Поднимаю глаза на Артёма. И если раньше я, встретив его в округе садика, не удивлялась, то после слов Нажинского, что живёт Артём совсем в другой стороне, задумываюсь.
— Привет, Артём, — улыбаюсь. — Да, работы непочатый край.
— Оу, — хмурится. — Ну я ненадолго присяду? Честно-честно, всего десять минут. Заехал кофе выпить перед работой, вообще на вынос купил, а тут увидел знакомое лицо.

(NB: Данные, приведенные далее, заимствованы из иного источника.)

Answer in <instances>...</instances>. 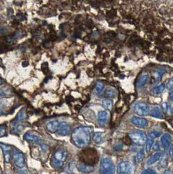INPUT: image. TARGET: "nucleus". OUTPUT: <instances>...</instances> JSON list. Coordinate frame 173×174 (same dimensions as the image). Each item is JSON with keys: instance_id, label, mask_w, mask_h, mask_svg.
I'll use <instances>...</instances> for the list:
<instances>
[{"instance_id": "1", "label": "nucleus", "mask_w": 173, "mask_h": 174, "mask_svg": "<svg viewBox=\"0 0 173 174\" xmlns=\"http://www.w3.org/2000/svg\"><path fill=\"white\" fill-rule=\"evenodd\" d=\"M93 131V128L90 127H77L72 133V141L80 148L85 147L90 142Z\"/></svg>"}, {"instance_id": "2", "label": "nucleus", "mask_w": 173, "mask_h": 174, "mask_svg": "<svg viewBox=\"0 0 173 174\" xmlns=\"http://www.w3.org/2000/svg\"><path fill=\"white\" fill-rule=\"evenodd\" d=\"M80 159L82 163L91 166L95 164L98 160L96 151L93 149H86L81 151L80 155Z\"/></svg>"}, {"instance_id": "3", "label": "nucleus", "mask_w": 173, "mask_h": 174, "mask_svg": "<svg viewBox=\"0 0 173 174\" xmlns=\"http://www.w3.org/2000/svg\"><path fill=\"white\" fill-rule=\"evenodd\" d=\"M67 158V152L64 150L60 149L56 151L51 158V164L56 169L62 168L64 162Z\"/></svg>"}, {"instance_id": "4", "label": "nucleus", "mask_w": 173, "mask_h": 174, "mask_svg": "<svg viewBox=\"0 0 173 174\" xmlns=\"http://www.w3.org/2000/svg\"><path fill=\"white\" fill-rule=\"evenodd\" d=\"M115 166L113 161L108 158H104L102 160L100 166V174H114Z\"/></svg>"}, {"instance_id": "5", "label": "nucleus", "mask_w": 173, "mask_h": 174, "mask_svg": "<svg viewBox=\"0 0 173 174\" xmlns=\"http://www.w3.org/2000/svg\"><path fill=\"white\" fill-rule=\"evenodd\" d=\"M129 136L132 141L137 146H143L145 144L147 140L146 134L144 132L140 131V130L133 131L129 134Z\"/></svg>"}, {"instance_id": "6", "label": "nucleus", "mask_w": 173, "mask_h": 174, "mask_svg": "<svg viewBox=\"0 0 173 174\" xmlns=\"http://www.w3.org/2000/svg\"><path fill=\"white\" fill-rule=\"evenodd\" d=\"M133 111L136 115L142 117L149 115L150 109L146 104L139 102L134 104L133 106Z\"/></svg>"}, {"instance_id": "7", "label": "nucleus", "mask_w": 173, "mask_h": 174, "mask_svg": "<svg viewBox=\"0 0 173 174\" xmlns=\"http://www.w3.org/2000/svg\"><path fill=\"white\" fill-rule=\"evenodd\" d=\"M132 164L129 161L120 162L117 166L118 174H131L132 172Z\"/></svg>"}, {"instance_id": "8", "label": "nucleus", "mask_w": 173, "mask_h": 174, "mask_svg": "<svg viewBox=\"0 0 173 174\" xmlns=\"http://www.w3.org/2000/svg\"><path fill=\"white\" fill-rule=\"evenodd\" d=\"M132 123L135 127L140 129H146L149 126V121L142 117L134 116L131 119Z\"/></svg>"}, {"instance_id": "9", "label": "nucleus", "mask_w": 173, "mask_h": 174, "mask_svg": "<svg viewBox=\"0 0 173 174\" xmlns=\"http://www.w3.org/2000/svg\"><path fill=\"white\" fill-rule=\"evenodd\" d=\"M12 159H13L14 162L16 166H18V168L24 167L25 162L24 155L22 153L18 151L15 152V153L12 154Z\"/></svg>"}, {"instance_id": "10", "label": "nucleus", "mask_w": 173, "mask_h": 174, "mask_svg": "<svg viewBox=\"0 0 173 174\" xmlns=\"http://www.w3.org/2000/svg\"><path fill=\"white\" fill-rule=\"evenodd\" d=\"M24 139L25 140H28L29 142H33L34 143H36L37 144L40 145L42 147V149L43 150H44L47 148L46 145H45L44 143H43L41 140V139L37 136L33 135V134H31L30 133L28 132L25 134Z\"/></svg>"}, {"instance_id": "11", "label": "nucleus", "mask_w": 173, "mask_h": 174, "mask_svg": "<svg viewBox=\"0 0 173 174\" xmlns=\"http://www.w3.org/2000/svg\"><path fill=\"white\" fill-rule=\"evenodd\" d=\"M70 131V126L65 122H61L59 123V128L57 129V133L60 136H65Z\"/></svg>"}, {"instance_id": "12", "label": "nucleus", "mask_w": 173, "mask_h": 174, "mask_svg": "<svg viewBox=\"0 0 173 174\" xmlns=\"http://www.w3.org/2000/svg\"><path fill=\"white\" fill-rule=\"evenodd\" d=\"M172 136L169 133H165L161 138V142L163 149L165 151H167L169 149Z\"/></svg>"}, {"instance_id": "13", "label": "nucleus", "mask_w": 173, "mask_h": 174, "mask_svg": "<svg viewBox=\"0 0 173 174\" xmlns=\"http://www.w3.org/2000/svg\"><path fill=\"white\" fill-rule=\"evenodd\" d=\"M149 75L148 73L144 72L142 73V75L139 77L138 80L137 81L136 85L138 88H141L142 87L145 86L147 82H149Z\"/></svg>"}, {"instance_id": "14", "label": "nucleus", "mask_w": 173, "mask_h": 174, "mask_svg": "<svg viewBox=\"0 0 173 174\" xmlns=\"http://www.w3.org/2000/svg\"><path fill=\"white\" fill-rule=\"evenodd\" d=\"M109 119V113L106 110L99 112L98 115V121L100 125H103L108 121Z\"/></svg>"}, {"instance_id": "15", "label": "nucleus", "mask_w": 173, "mask_h": 174, "mask_svg": "<svg viewBox=\"0 0 173 174\" xmlns=\"http://www.w3.org/2000/svg\"><path fill=\"white\" fill-rule=\"evenodd\" d=\"M149 115H150L151 117H155V118H158V119L163 118L162 110L158 106H154L152 109L150 111Z\"/></svg>"}, {"instance_id": "16", "label": "nucleus", "mask_w": 173, "mask_h": 174, "mask_svg": "<svg viewBox=\"0 0 173 174\" xmlns=\"http://www.w3.org/2000/svg\"><path fill=\"white\" fill-rule=\"evenodd\" d=\"M77 168L80 172L85 173H89L94 171L93 167H92L91 166H89V165L85 164L83 163L77 164Z\"/></svg>"}, {"instance_id": "17", "label": "nucleus", "mask_w": 173, "mask_h": 174, "mask_svg": "<svg viewBox=\"0 0 173 174\" xmlns=\"http://www.w3.org/2000/svg\"><path fill=\"white\" fill-rule=\"evenodd\" d=\"M59 123L57 121H53L48 123L46 125V129L50 132H55L57 131Z\"/></svg>"}, {"instance_id": "18", "label": "nucleus", "mask_w": 173, "mask_h": 174, "mask_svg": "<svg viewBox=\"0 0 173 174\" xmlns=\"http://www.w3.org/2000/svg\"><path fill=\"white\" fill-rule=\"evenodd\" d=\"M162 156V154L160 153H156L155 154L153 155L152 156H150L148 160H147L146 164L149 165V166L154 164L155 162H156L157 161H158L159 160L161 159Z\"/></svg>"}, {"instance_id": "19", "label": "nucleus", "mask_w": 173, "mask_h": 174, "mask_svg": "<svg viewBox=\"0 0 173 174\" xmlns=\"http://www.w3.org/2000/svg\"><path fill=\"white\" fill-rule=\"evenodd\" d=\"M27 117V114H26V110H25V108H23L19 112L18 114H17V115L15 117V121H18V122H21V121H24L26 119Z\"/></svg>"}, {"instance_id": "20", "label": "nucleus", "mask_w": 173, "mask_h": 174, "mask_svg": "<svg viewBox=\"0 0 173 174\" xmlns=\"http://www.w3.org/2000/svg\"><path fill=\"white\" fill-rule=\"evenodd\" d=\"M104 140V136H103V134L100 132H95L93 136V140L94 143H97V144H100Z\"/></svg>"}, {"instance_id": "21", "label": "nucleus", "mask_w": 173, "mask_h": 174, "mask_svg": "<svg viewBox=\"0 0 173 174\" xmlns=\"http://www.w3.org/2000/svg\"><path fill=\"white\" fill-rule=\"evenodd\" d=\"M162 108L163 110L167 114L171 115L173 114V106L171 105L169 103L164 102L162 104Z\"/></svg>"}, {"instance_id": "22", "label": "nucleus", "mask_w": 173, "mask_h": 174, "mask_svg": "<svg viewBox=\"0 0 173 174\" xmlns=\"http://www.w3.org/2000/svg\"><path fill=\"white\" fill-rule=\"evenodd\" d=\"M0 146L2 147V148L3 149V151H4V155H5V160H6V161L8 162V160H9L10 159V151H11V147H8V146H7L5 145H4V144H0Z\"/></svg>"}, {"instance_id": "23", "label": "nucleus", "mask_w": 173, "mask_h": 174, "mask_svg": "<svg viewBox=\"0 0 173 174\" xmlns=\"http://www.w3.org/2000/svg\"><path fill=\"white\" fill-rule=\"evenodd\" d=\"M116 96V91L111 88H107L104 92V97L107 99H112Z\"/></svg>"}, {"instance_id": "24", "label": "nucleus", "mask_w": 173, "mask_h": 174, "mask_svg": "<svg viewBox=\"0 0 173 174\" xmlns=\"http://www.w3.org/2000/svg\"><path fill=\"white\" fill-rule=\"evenodd\" d=\"M164 72L162 70H156L153 73V78L155 82H159L162 80V78L163 76Z\"/></svg>"}, {"instance_id": "25", "label": "nucleus", "mask_w": 173, "mask_h": 174, "mask_svg": "<svg viewBox=\"0 0 173 174\" xmlns=\"http://www.w3.org/2000/svg\"><path fill=\"white\" fill-rule=\"evenodd\" d=\"M165 89V85L160 84L156 87H155V88L152 90V93L154 95H159V94H161L163 92Z\"/></svg>"}, {"instance_id": "26", "label": "nucleus", "mask_w": 173, "mask_h": 174, "mask_svg": "<svg viewBox=\"0 0 173 174\" xmlns=\"http://www.w3.org/2000/svg\"><path fill=\"white\" fill-rule=\"evenodd\" d=\"M153 144H154V139L149 137L146 142V147H145V150L147 153H149V152L151 150V149H152Z\"/></svg>"}, {"instance_id": "27", "label": "nucleus", "mask_w": 173, "mask_h": 174, "mask_svg": "<svg viewBox=\"0 0 173 174\" xmlns=\"http://www.w3.org/2000/svg\"><path fill=\"white\" fill-rule=\"evenodd\" d=\"M102 104L106 109L111 110L113 108V101L110 99H105L102 101Z\"/></svg>"}, {"instance_id": "28", "label": "nucleus", "mask_w": 173, "mask_h": 174, "mask_svg": "<svg viewBox=\"0 0 173 174\" xmlns=\"http://www.w3.org/2000/svg\"><path fill=\"white\" fill-rule=\"evenodd\" d=\"M145 159V151L143 149L139 151L135 156V161L137 162H141Z\"/></svg>"}, {"instance_id": "29", "label": "nucleus", "mask_w": 173, "mask_h": 174, "mask_svg": "<svg viewBox=\"0 0 173 174\" xmlns=\"http://www.w3.org/2000/svg\"><path fill=\"white\" fill-rule=\"evenodd\" d=\"M168 163V156L167 154L162 155L161 158V161L159 163V166L162 168H165L167 166Z\"/></svg>"}, {"instance_id": "30", "label": "nucleus", "mask_w": 173, "mask_h": 174, "mask_svg": "<svg viewBox=\"0 0 173 174\" xmlns=\"http://www.w3.org/2000/svg\"><path fill=\"white\" fill-rule=\"evenodd\" d=\"M104 84H103L102 82H96V85H95V90L96 91L97 93H100L103 91V89H104Z\"/></svg>"}, {"instance_id": "31", "label": "nucleus", "mask_w": 173, "mask_h": 174, "mask_svg": "<svg viewBox=\"0 0 173 174\" xmlns=\"http://www.w3.org/2000/svg\"><path fill=\"white\" fill-rule=\"evenodd\" d=\"M24 129V126L22 124H20V123H18V124H16L15 125V126L12 128V130L15 132H21L22 129Z\"/></svg>"}, {"instance_id": "32", "label": "nucleus", "mask_w": 173, "mask_h": 174, "mask_svg": "<svg viewBox=\"0 0 173 174\" xmlns=\"http://www.w3.org/2000/svg\"><path fill=\"white\" fill-rule=\"evenodd\" d=\"M161 134H162V133L159 132L152 131L149 133V137L151 138H152V139H154L155 138H158L159 136H161Z\"/></svg>"}, {"instance_id": "33", "label": "nucleus", "mask_w": 173, "mask_h": 174, "mask_svg": "<svg viewBox=\"0 0 173 174\" xmlns=\"http://www.w3.org/2000/svg\"><path fill=\"white\" fill-rule=\"evenodd\" d=\"M166 89L167 90H172L173 89V78H171L167 82L166 85Z\"/></svg>"}, {"instance_id": "34", "label": "nucleus", "mask_w": 173, "mask_h": 174, "mask_svg": "<svg viewBox=\"0 0 173 174\" xmlns=\"http://www.w3.org/2000/svg\"><path fill=\"white\" fill-rule=\"evenodd\" d=\"M160 145H159V143L158 142H155L153 146H152V149L155 152H158L160 151Z\"/></svg>"}, {"instance_id": "35", "label": "nucleus", "mask_w": 173, "mask_h": 174, "mask_svg": "<svg viewBox=\"0 0 173 174\" xmlns=\"http://www.w3.org/2000/svg\"><path fill=\"white\" fill-rule=\"evenodd\" d=\"M141 174H157V173L152 169H146L142 171Z\"/></svg>"}, {"instance_id": "36", "label": "nucleus", "mask_w": 173, "mask_h": 174, "mask_svg": "<svg viewBox=\"0 0 173 174\" xmlns=\"http://www.w3.org/2000/svg\"><path fill=\"white\" fill-rule=\"evenodd\" d=\"M6 132V129L3 126H0V137H2L5 135Z\"/></svg>"}, {"instance_id": "37", "label": "nucleus", "mask_w": 173, "mask_h": 174, "mask_svg": "<svg viewBox=\"0 0 173 174\" xmlns=\"http://www.w3.org/2000/svg\"><path fill=\"white\" fill-rule=\"evenodd\" d=\"M5 112L3 110V107H2V104L0 103V115H5Z\"/></svg>"}, {"instance_id": "38", "label": "nucleus", "mask_w": 173, "mask_h": 174, "mask_svg": "<svg viewBox=\"0 0 173 174\" xmlns=\"http://www.w3.org/2000/svg\"><path fill=\"white\" fill-rule=\"evenodd\" d=\"M169 155L173 159V146H172L171 147H169Z\"/></svg>"}, {"instance_id": "39", "label": "nucleus", "mask_w": 173, "mask_h": 174, "mask_svg": "<svg viewBox=\"0 0 173 174\" xmlns=\"http://www.w3.org/2000/svg\"><path fill=\"white\" fill-rule=\"evenodd\" d=\"M169 99L171 101L173 102V89L171 91V93L169 94Z\"/></svg>"}, {"instance_id": "40", "label": "nucleus", "mask_w": 173, "mask_h": 174, "mask_svg": "<svg viewBox=\"0 0 173 174\" xmlns=\"http://www.w3.org/2000/svg\"><path fill=\"white\" fill-rule=\"evenodd\" d=\"M163 174H173V172L170 171V170H167L165 172H164Z\"/></svg>"}, {"instance_id": "41", "label": "nucleus", "mask_w": 173, "mask_h": 174, "mask_svg": "<svg viewBox=\"0 0 173 174\" xmlns=\"http://www.w3.org/2000/svg\"><path fill=\"white\" fill-rule=\"evenodd\" d=\"M4 95H5V92H4V91L2 90H0V97L3 96Z\"/></svg>"}, {"instance_id": "42", "label": "nucleus", "mask_w": 173, "mask_h": 174, "mask_svg": "<svg viewBox=\"0 0 173 174\" xmlns=\"http://www.w3.org/2000/svg\"><path fill=\"white\" fill-rule=\"evenodd\" d=\"M0 66H3V63H2V61L0 59Z\"/></svg>"}, {"instance_id": "43", "label": "nucleus", "mask_w": 173, "mask_h": 174, "mask_svg": "<svg viewBox=\"0 0 173 174\" xmlns=\"http://www.w3.org/2000/svg\"><path fill=\"white\" fill-rule=\"evenodd\" d=\"M2 84H3V82L2 80H0V86H1Z\"/></svg>"}, {"instance_id": "44", "label": "nucleus", "mask_w": 173, "mask_h": 174, "mask_svg": "<svg viewBox=\"0 0 173 174\" xmlns=\"http://www.w3.org/2000/svg\"><path fill=\"white\" fill-rule=\"evenodd\" d=\"M3 174H6V173H3Z\"/></svg>"}, {"instance_id": "45", "label": "nucleus", "mask_w": 173, "mask_h": 174, "mask_svg": "<svg viewBox=\"0 0 173 174\" xmlns=\"http://www.w3.org/2000/svg\"></svg>"}]
</instances>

Он показывает стаканчик с кофе, а потом опускается на диванчик напротив. Мне нравится общаться с Артёмом. С легко, я не чувствую себя провинциальной и скучной, с ним весело и интересно, но… Сейчас мне как-то не по себе. Сложно объяснить, но после слов Нажинского о том, что он не хочет, чтобы мы с Артёмом общались, и после всего, что произошло вчера ночью…
Моё внутреннее я, привыкшее к свободе принятия решений и действий, восстаёт и очень хочет сунуть под нос Нажинскому кукиш. Но это не игра.
Ловлю себя на том, что сейчас, общаясь с Артёмом, чувствую себя так, будто совершаю что-то противоправное. Испытываю напряжение, даже между лопаток начинает болеть. Хочу, чтобы Артём быстрее ушёл.
— Ты что-то расстроена как-то, Сонь, — хмурится Бразинский, когда я пропускаю его шутку мимо ушей и не реагирую на неё. — С Яром поцапались?
— Что? — удивлённо вскидываю на него взгляд. — Нет, а должны?
— Да он вчера не в духе был, — пожимает Артём плечами. — Обычно в годовщину смерти что отца, что матери, он бухает. А вчера ещё и крупный контракт сорвался.
— Вчера была годовщина смерти его матери?